# Short problem 1:
Using the article on Alphonso Davies' transfer, answer these:
(a) In what year did Owen Hargreaves join Bayern Munich?
(b) In what year did Davies join the Whitecaps Residency?
(c) In what year did the old Canadian Soccer League fold?
# Short problem 2:
Reproduce everything in the article on Alphonso Davies' transfer from "Born in Calgary, Hargreaves" down to "our national-team program.".

═════ Selected passage

Advertisement
soccer

What Alphonso Davies' Transfer Says About the State of Soccer in Canada

Davies is a homegrown product and his move to Bayern Munich is proof that young Canadian stars can finally receive adequate development at home before leaving for greener pastures.

by Daniel Squizzato
Jul 26 2018, 5:55pm

Photo by Anne-Marie Sorvin-USA TODAY Sports

To understand the significance of the remarkable story of Alphonso Davies, it helps to also understand the story of Josh Simpson.

Davies is, as you've likely heard by now, the 17-year-old Vancouver Whitecaps starlet whose transfer to German super-club Bayern Munich (for a record-setting fee that could top $22 million US when all is said and done) was made official this week. The midfielder will finish the Major League Soccer season with the Whitecaps, then join the Bundesliga heavyweights during January's international transfer window.

While Davies has instantly become one of Canadian soccer's biggest heroes on the men's side, his ascent draws some unavoidable parallels with one of the national soccer scene's biggest villains: Owen Hargreaves.

Born in Calgary, Hargreaves also joined Bayern Munich as a teenager, back in 1997. He would go on to have a successful pro career, but chose not to play for Canada and remains persona non grata among many in the Canadian soccer community.

Davies, on the other hand, has enthusiastically (and officially) committed his future to our national-team program.



After being born in a Ghanaian refugee camp, Davies came to Canada with his family at a young age and eventually settled in Edmonton. It's there, while playing for a local youth club, that scouts spotted his precocious talent. He made the move to join the Whitecaps Residency in 2015, when he was 14 years old.

The following year, he made his pro debut with the Whitecaps' USL affiliate team; the year after that, he made his first-team debut. Now, he's off to join the European elite, taking the next step on a path to which most Canadian 14-year-olds have never had access.


It was tough not to notice the ear-to-ear smile that Josh Simpson wore as he strode around the E&N Roundhouse in Victoria last Friday.

The historic railyard, long ago converted into an event venue, was hosting the launch party for Pacific FC, the seventh of eight teams to be officially unveiled ahead of the Canadian Premier League's inaugural kickoff next April. That league will be Canada's first coast-to-coast pro league since the old Canadian Soccer League folded in 1992.

Simpson, who grew up playing the game on Vancouver Island before representing Canada at the international level, wasn't there merely as an enthused bystander. He and fellow Canadian national-team alumnus Rob Friend are two of the team's three co-owners.

Once the team's name and logo were revealed, a still-smiling Simpson took to the stage. But rather than discussing his own pro career—which included stops in England, Germany, Turkey, and Switzerland, before a catastrophic leg injury cut his playing days short—Simpson told a tale about the realities facing the teenage version of himself, chasing a dream back in the mid 1990s.

He talked about first travelling to Europe as a 12-year-old, seeing it as the only way to pursue his goal of playing professionally. (Victoria once had a pro team, the Vistas, but they'd gone away in 1990, years before Simpson's quest began.)

Simpson returned to Europe at 14, and even had a contract offer from a team in the Czech Republic, but ultimately turned it down.

"I thought, 'shoot, I'm going to leave my hometown, leave my family and friends?'" he said. "But that was the only path I had to… [fulfill] that dream of playing professional soccer.

"Come on, does that sound like it makes sense? Fourteen years old, moving time zones away, leaving everything you know, your base?"

══════════
═════ Dataset extract

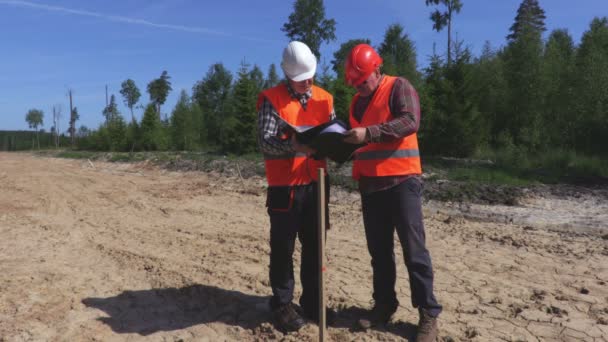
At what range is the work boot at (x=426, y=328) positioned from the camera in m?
3.24

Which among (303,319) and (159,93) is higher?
(159,93)

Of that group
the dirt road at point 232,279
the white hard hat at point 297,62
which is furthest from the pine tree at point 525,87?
the white hard hat at point 297,62

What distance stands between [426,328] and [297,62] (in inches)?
85.5

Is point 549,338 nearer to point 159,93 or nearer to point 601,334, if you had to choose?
point 601,334

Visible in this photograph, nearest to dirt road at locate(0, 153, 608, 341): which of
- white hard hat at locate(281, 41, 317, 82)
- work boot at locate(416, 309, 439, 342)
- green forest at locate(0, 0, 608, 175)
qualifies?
work boot at locate(416, 309, 439, 342)

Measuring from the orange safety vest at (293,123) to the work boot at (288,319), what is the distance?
1.03m

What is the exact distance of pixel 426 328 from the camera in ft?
10.7

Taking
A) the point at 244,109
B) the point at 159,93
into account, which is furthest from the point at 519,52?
the point at 159,93

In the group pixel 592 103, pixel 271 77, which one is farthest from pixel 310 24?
pixel 592 103

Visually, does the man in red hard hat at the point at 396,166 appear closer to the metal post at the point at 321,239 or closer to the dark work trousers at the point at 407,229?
the dark work trousers at the point at 407,229

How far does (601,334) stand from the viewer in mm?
3475

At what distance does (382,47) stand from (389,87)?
35956mm

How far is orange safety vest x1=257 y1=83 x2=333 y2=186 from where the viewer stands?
3.18 m

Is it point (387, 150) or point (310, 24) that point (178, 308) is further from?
point (310, 24)
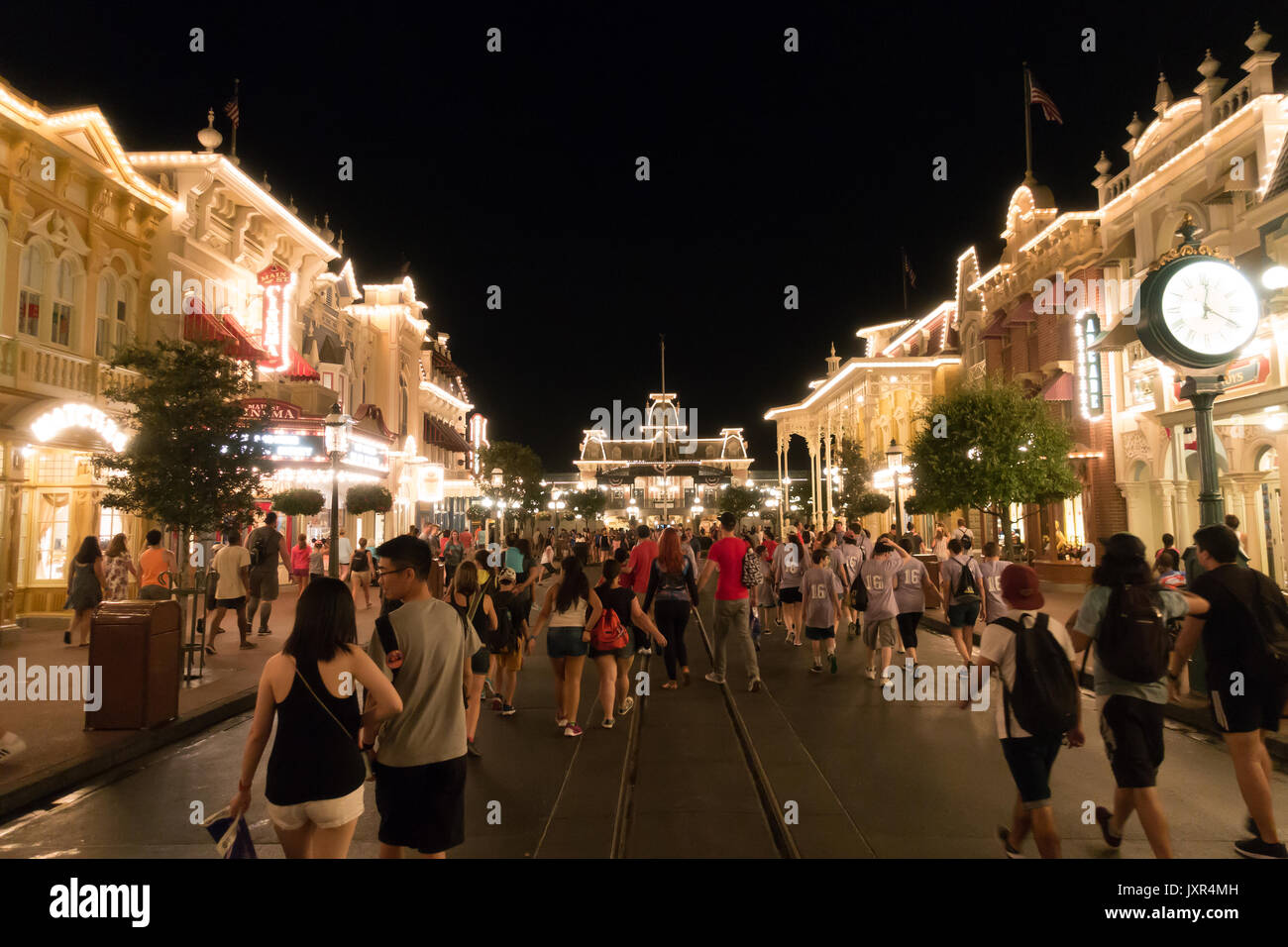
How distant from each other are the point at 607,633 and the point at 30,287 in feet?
41.6

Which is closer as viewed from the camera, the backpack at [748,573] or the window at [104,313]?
the backpack at [748,573]

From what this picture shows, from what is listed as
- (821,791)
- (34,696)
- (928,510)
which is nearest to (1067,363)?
→ (928,510)

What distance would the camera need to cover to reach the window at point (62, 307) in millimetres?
14312

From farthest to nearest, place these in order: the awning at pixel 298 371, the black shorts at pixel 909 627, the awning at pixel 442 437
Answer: the awning at pixel 442 437 < the awning at pixel 298 371 < the black shorts at pixel 909 627

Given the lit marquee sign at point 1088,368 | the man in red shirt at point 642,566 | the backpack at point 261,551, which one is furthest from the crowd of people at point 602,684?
the lit marquee sign at point 1088,368

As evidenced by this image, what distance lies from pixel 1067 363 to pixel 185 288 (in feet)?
76.0

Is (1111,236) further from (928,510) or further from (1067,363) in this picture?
(928,510)

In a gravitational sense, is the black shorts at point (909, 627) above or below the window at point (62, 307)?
below

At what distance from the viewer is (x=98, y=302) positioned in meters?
15.4

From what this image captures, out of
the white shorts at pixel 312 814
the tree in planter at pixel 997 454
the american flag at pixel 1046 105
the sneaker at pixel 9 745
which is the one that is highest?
the american flag at pixel 1046 105

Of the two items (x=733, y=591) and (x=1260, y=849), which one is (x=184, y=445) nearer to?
(x=733, y=591)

══════════

# Complete output 1:
(a) 1997
(b) 2015
(c) 1992

# Complete output 2:
Born in Calgary, Hargreaves also joined Bayern Munich as a teenager, back in 1997. He would go on to have a successful pro career, but chose not to play for Canada and remains persona non grata among many in the Canadian soccer community.

Davies, on the other hand, has enthusiastically (and officially) committed his future to our national-team program.